Staff solve OASIS data collection problem
Staff solve OASIS data collection problem
SunPlus Home Health in San Diego was concerned about urinary tract infections (UTIs) and wound care after the staff read the agency’s first Outcome and Assessment Information Set (OASIS) report two years ago.
The report compared the agency to other agencies involved in the National Medicare Quality Assurance and Improvement Demonstration project conducted by the Center for Health Services and Policy Research (CHSPR) in Denver.
Based on the report’s findings, the agency decided to improve its UTI and wound care outcomes by forming a plan of action and increasing staff education, says Estelle Wolf, RN, former director of professional services for the agency.
The QI process has resulted in improvement in statistics for UTI and wound care patients, and these were reflected in the agency’s second OASIS report a year later, Wolf said. (See SunPlus’ plan of action, p. 177.)
Here’s how the agency assessed the problem and made improvements:
1. Form staff committee to assess report.
"I believe in staff participation because I think it leads to more buy-in and acceptance," Wolf says. "When a new process is introduced I feel it is much easier to have the involvement of the supervisors, management, and field staff who are going to be using the new process."
When the agency received its first OASIS report, Wolf formed two staff teams, one for each office. The teams included a supervisor from each office; a representative from each discipline: a nurse, a therapist, an aide, and a social worker.
Wolf gave the team members OASIS data and asked them to do a comparison of how the agency fared against the national average. "They came back with 10 categories, and what we needed to do was sit down and evaluate what we were doing well, what was average and what might be areas of concern," Wolf explains.
Each office chose one area of concern, with one selecting UTIs and the other selecting wound care.
2. Check to see if information is valid.
The committees first checked the validity of the information. The staff submitted the original OASIS data, so committee members checked the original charts.
"We went back and did a two-fold exam," Wolf says. "We looked at the chart information and the information sheet that was submitted to the center that collected the data to see whether the information given to the center was in fact valid information."
Why was the patient admitted?
They discovered that nurses sometimes failed to identify a patient’s diagnosis correctly at the time a patient was admitted to the hospital. The nurses might simply write down the patient’s primary diagnosis, even if that diagnosis had nothing to do with the reason for the patient’s return to the hospital.
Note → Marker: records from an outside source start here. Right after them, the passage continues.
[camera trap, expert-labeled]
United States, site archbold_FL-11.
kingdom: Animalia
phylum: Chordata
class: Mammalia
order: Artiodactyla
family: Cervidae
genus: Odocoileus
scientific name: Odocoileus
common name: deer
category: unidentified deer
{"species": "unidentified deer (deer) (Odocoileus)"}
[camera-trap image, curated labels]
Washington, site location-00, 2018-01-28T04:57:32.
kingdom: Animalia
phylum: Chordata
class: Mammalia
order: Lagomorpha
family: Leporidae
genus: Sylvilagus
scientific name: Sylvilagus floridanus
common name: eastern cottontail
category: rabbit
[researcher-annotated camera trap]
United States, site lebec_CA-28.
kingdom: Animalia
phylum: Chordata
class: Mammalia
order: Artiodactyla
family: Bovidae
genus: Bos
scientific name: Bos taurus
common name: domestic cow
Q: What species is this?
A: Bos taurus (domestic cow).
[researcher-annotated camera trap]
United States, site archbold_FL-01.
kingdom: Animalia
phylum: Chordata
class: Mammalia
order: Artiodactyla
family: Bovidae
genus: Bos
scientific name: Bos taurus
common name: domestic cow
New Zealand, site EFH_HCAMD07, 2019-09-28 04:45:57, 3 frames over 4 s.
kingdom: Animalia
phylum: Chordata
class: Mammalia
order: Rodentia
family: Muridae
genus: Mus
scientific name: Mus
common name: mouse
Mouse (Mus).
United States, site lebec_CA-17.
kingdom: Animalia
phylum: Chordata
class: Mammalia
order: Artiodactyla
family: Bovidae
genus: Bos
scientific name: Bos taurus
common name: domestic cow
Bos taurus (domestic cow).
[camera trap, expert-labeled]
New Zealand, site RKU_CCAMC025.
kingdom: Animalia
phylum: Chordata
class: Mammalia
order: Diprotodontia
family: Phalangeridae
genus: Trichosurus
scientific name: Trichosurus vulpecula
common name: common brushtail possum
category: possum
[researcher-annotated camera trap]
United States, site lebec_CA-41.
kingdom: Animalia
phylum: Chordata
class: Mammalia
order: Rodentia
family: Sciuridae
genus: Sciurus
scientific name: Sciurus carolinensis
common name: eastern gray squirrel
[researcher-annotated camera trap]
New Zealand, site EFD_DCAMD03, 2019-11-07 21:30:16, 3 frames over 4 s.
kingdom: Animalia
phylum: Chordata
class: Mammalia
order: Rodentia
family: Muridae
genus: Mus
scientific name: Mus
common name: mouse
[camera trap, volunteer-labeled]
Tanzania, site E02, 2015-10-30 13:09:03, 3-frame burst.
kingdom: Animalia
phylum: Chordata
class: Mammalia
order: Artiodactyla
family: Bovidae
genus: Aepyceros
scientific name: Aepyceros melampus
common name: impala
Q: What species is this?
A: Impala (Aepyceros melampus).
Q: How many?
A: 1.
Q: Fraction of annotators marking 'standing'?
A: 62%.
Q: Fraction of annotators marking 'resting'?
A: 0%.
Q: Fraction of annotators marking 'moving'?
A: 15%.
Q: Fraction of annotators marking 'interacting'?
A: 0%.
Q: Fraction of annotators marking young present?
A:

Patients who were admitted to the hospital for an acute episode of congestive heart failure may have been identified only as wound care patients. This would result in skewed statistics, perhaps showing worse outcomes for wound care patients than what actually occurred.
"A few of the charts that came out deficient actually were not because the information sheet used by the staff was done incorrectly," Wolf says. "We would have fallen within the national norms if the initial information given to the data center was correct," he adds.
3. Decide how to solve the problem.
Next, team members analyzed the care provided to the wound care and UTI patients, and they analyzed all documentation to see how they could prevent nurses from documenting the incorrect diagnosis.
The committees also analyzed patient incidence reports, commonalities, causal factors, and whether the standard practice was followed.
"After we retrieved all this data, the next part was to take all this information and decide how to educate the staff," Wolf says.
One solution, team members decided, was to educate the staff on how to use the statistical data sheet.
"I had committee members decide what needed to be taught, and helped them gather the tools, write lesson plans, and make a presentation to the staff," she adds.